Un viaje que cambió el mundo. - Capítulo 96
- Inicio
- Todas las novelas
- Un viaje que cambió el mundo.
- Capítulo 96 - 96 El Destino del Sol y la Esperanza de la Luna
Tamaño de Fuente
Tipo de Fuente
Color de Fondo
96: El Destino del Sol y la Esperanza de la Luna 96: El Destino del Sol y la Esperanza de la Luna [En algún momento en el cercano futuro]
[Ciudad de Ravenna, Capital del Imperio Solari]
Una joven con corto cabello dorado y hermosos ojos dorados corría por las ajetreadas calles de la ciudad, desesperada por llegar a casa antes de que su padre descubriera que se había escabullido una vez más.
El abrasador sol de la tarde caía implacablemente sobre ella, haciendo que su piel morena brillara con el sudor.
Al ver a los guardias de su padre patrullando la calle, rápidamente saltó hacia un edificio cercano y utilizó su magia solar para impulsarse hacia adelante con gran velocidad.
La chica pronto llegó al palacio y se coló de nuevo en su habitación, sólo para encontrar a su padre esperándola.
Él miró a su hija, quien continuaba escapándose para comprar pergaminos, volúmenes y libros de hechizos.
—Hemera, ya tienes 18 años.
¿Por qué sigues necesitando escabullirte?
La guardia real te escoltará adonde quieras ir —dijo él.
Ella miró a su padre sin culpa y habló.
—Pater, me tratan diferente cuando voy con los guardias.
Solo quiero ser tratada como una persona normal —dijo ella, dando a su padre una falsa tristeza antes de sentarse en su cama.
Agamenón observó a su hija y negó con la cabeza antes de levantarse.
—Deja de escaparte, joven señorita —dijo—.
Puedes conseguir cualquier cosa que necesites si solo lo pides.
No hay necesidad de arriesgar tu vida.
Eres una princesa imperial, no una plebeya.
Él salió del cuarto, dejando a Hemera a sus propios asuntos.
Ella sonrió con picardía mientras sacaba el desgastado libro de hechizos que había encontrado en una tienda antigua.
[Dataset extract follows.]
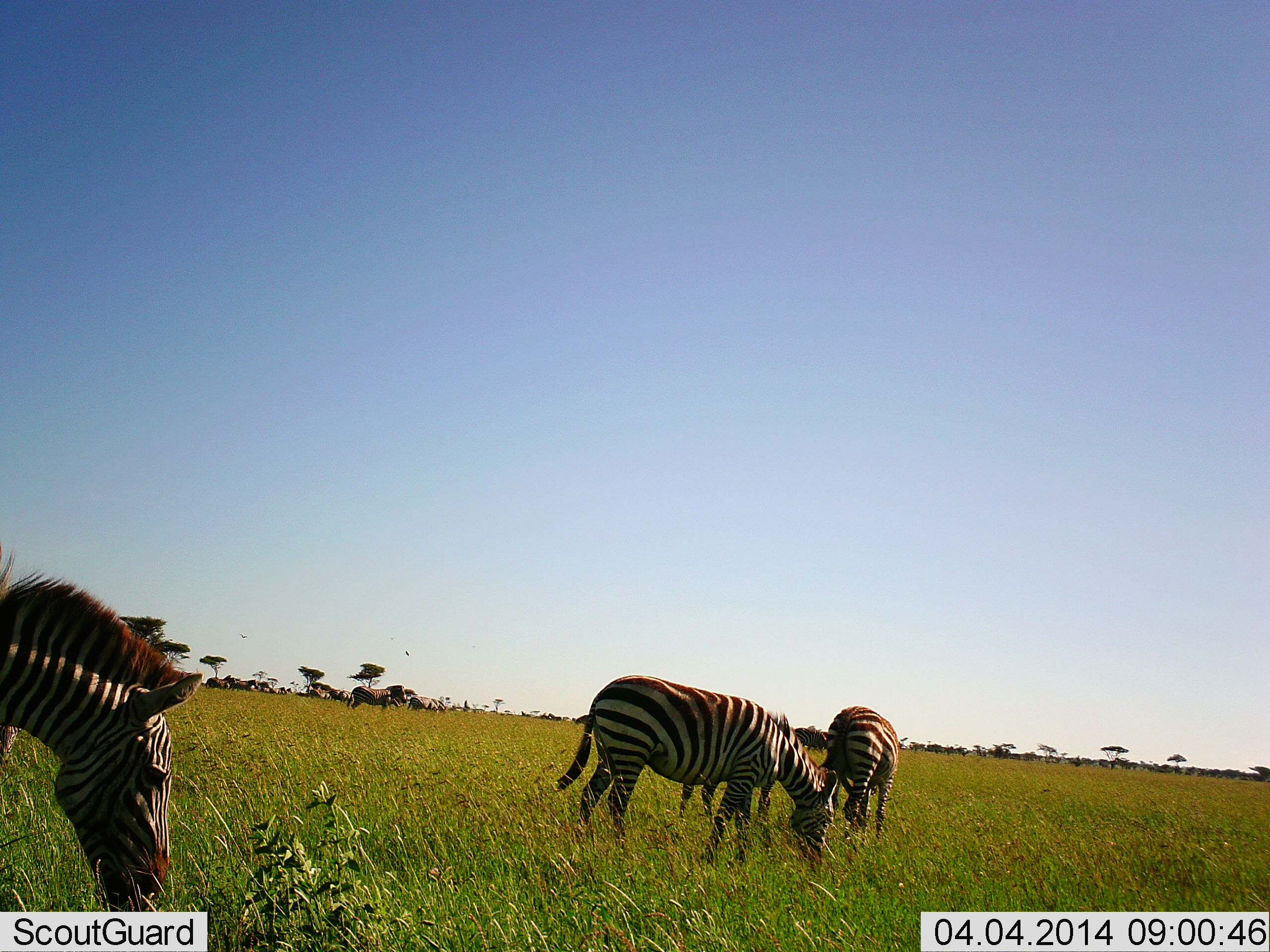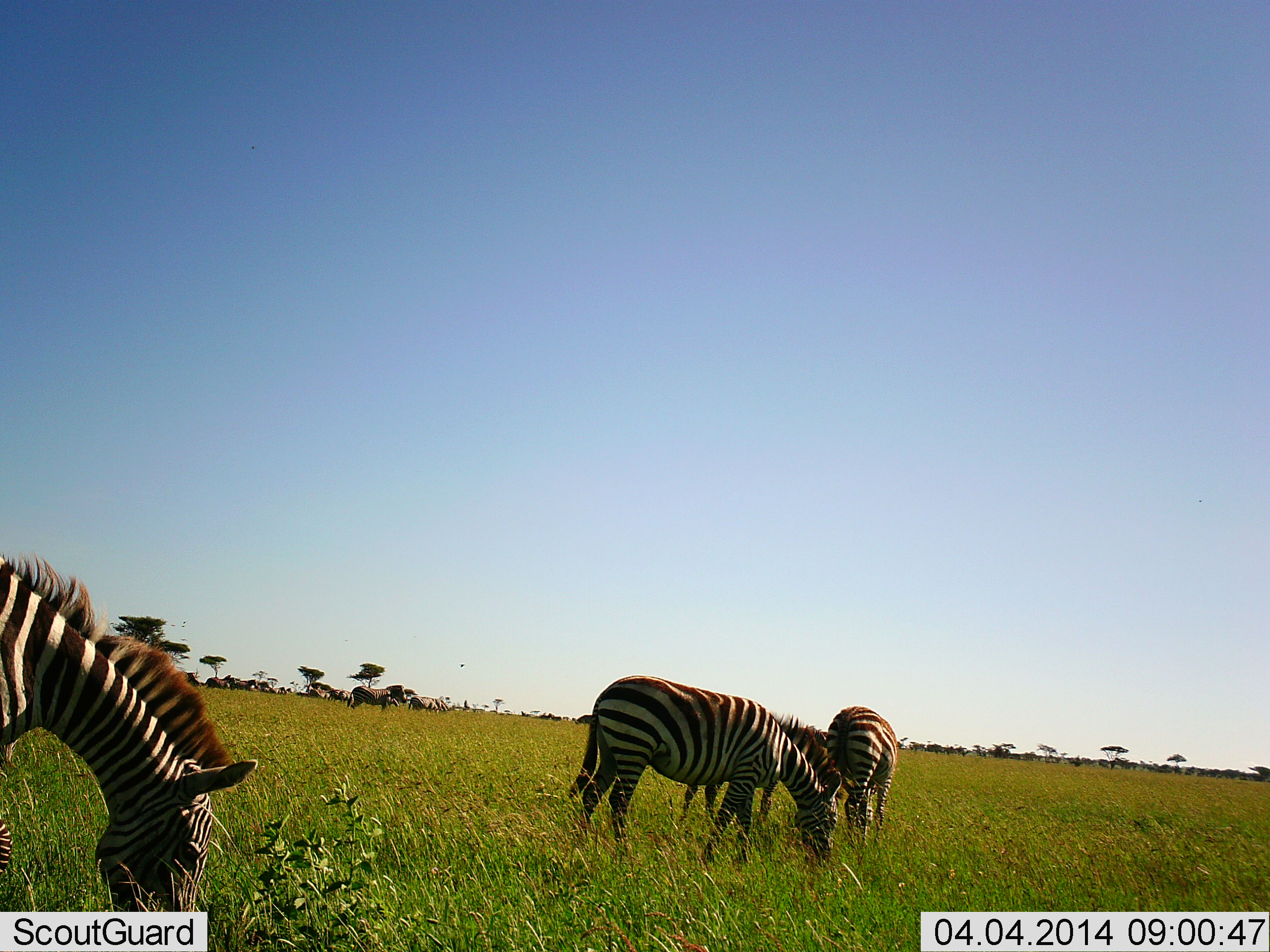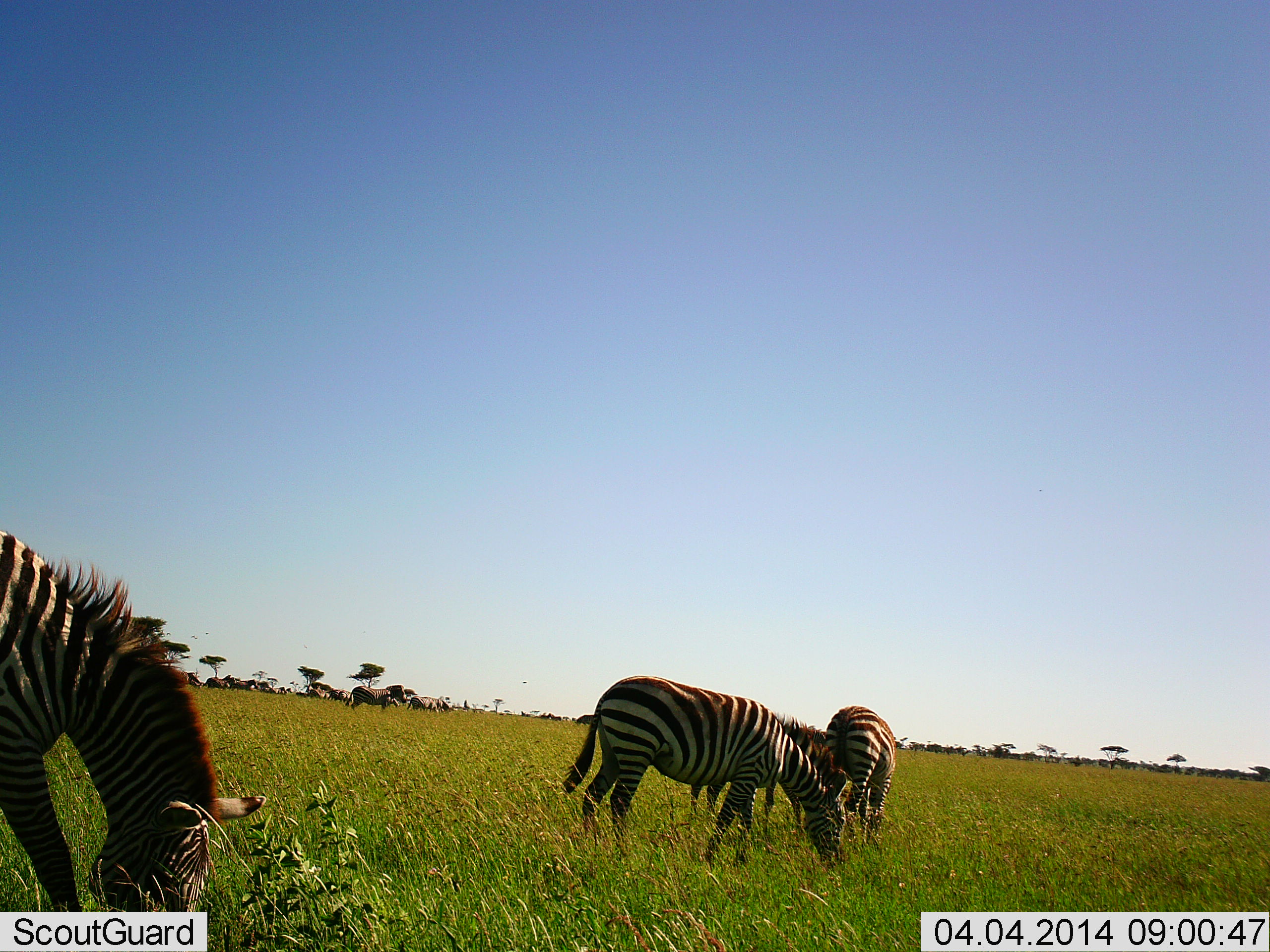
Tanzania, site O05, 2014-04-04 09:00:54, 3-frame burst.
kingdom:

Hemera abrió la portada del libro titulado “Golpe Abrasador” y comenzó a leer.
Después de horas de estudio, finalmente dominó el hechizo.
Este potenciaba cualquier arma que empuñara, haciendo que ardiera con el calor del sol.
Satisfecha con su descubrimiento, Hemera se acomodó para pasar la noche.
Al día siguiente, tenía programado viajar al Bosque Taiga para un examen de la academia.
Mientras cerraba los ojos y se dejaba llevar por el sueño, fuerzas superiores intervinieron, mostrándole un atisbo de lo que podría ser su destino.
Cuando Hemera se despertó, se encontró en una habitación desconocida.
Pronto notó a un apuesto hombre de cabellos blancos con escamas blancas extendiéndose por su cuerpo de pie en un balcón, sosteniendo a una pequeña niña de cabellos dorados con la misma piel morena que ella.
Se acercó a la puerta, sus orejas de elfa vibrando.
El hombre señaló a un gran grupo de wyverns que pasaba volando.
—Artemisa, ¿ves esos wyverns allá?
Se unieron a tu Pater cuando yo era solo un niño, mientras dormía en la tierra natal de una de tus otras maters.
De hecho, eso fue un par de años antes de que conociera a tu mater —explicó el hombre.
Señaló más lejos en la distancia.
—¿Ves esa montaña allá?
Tu mamá aprendió un nuevo hechizo y la destruyó, asustando a todo el dominio.
La pequeña niña rió, sus ojos violetas brillaban tan intensamente que derretían el corazón de Hemera.
Fue entonces cuando ella notó a Hemera y exclamó en voz alta —¡Mamá está despierta!
Mientras el hombre se giraba, una sonrisa se extendió por su rostro y súbitamente la escena cambió a un bosque denso, dejando a Hemera desorientada e insegura de su ubicación.
Sin embargo, pronto se dio cuenta de que había llegado al Bosque Taiga, el mismo lugar donde estaba programado someterse a su prueba de cacería como parte de la academia.
En la distancia, vio a un grupo de personas reunidas, observando una feroz batalla entre un hermoso dragón blanco y un Gran Gigante de la Montaña.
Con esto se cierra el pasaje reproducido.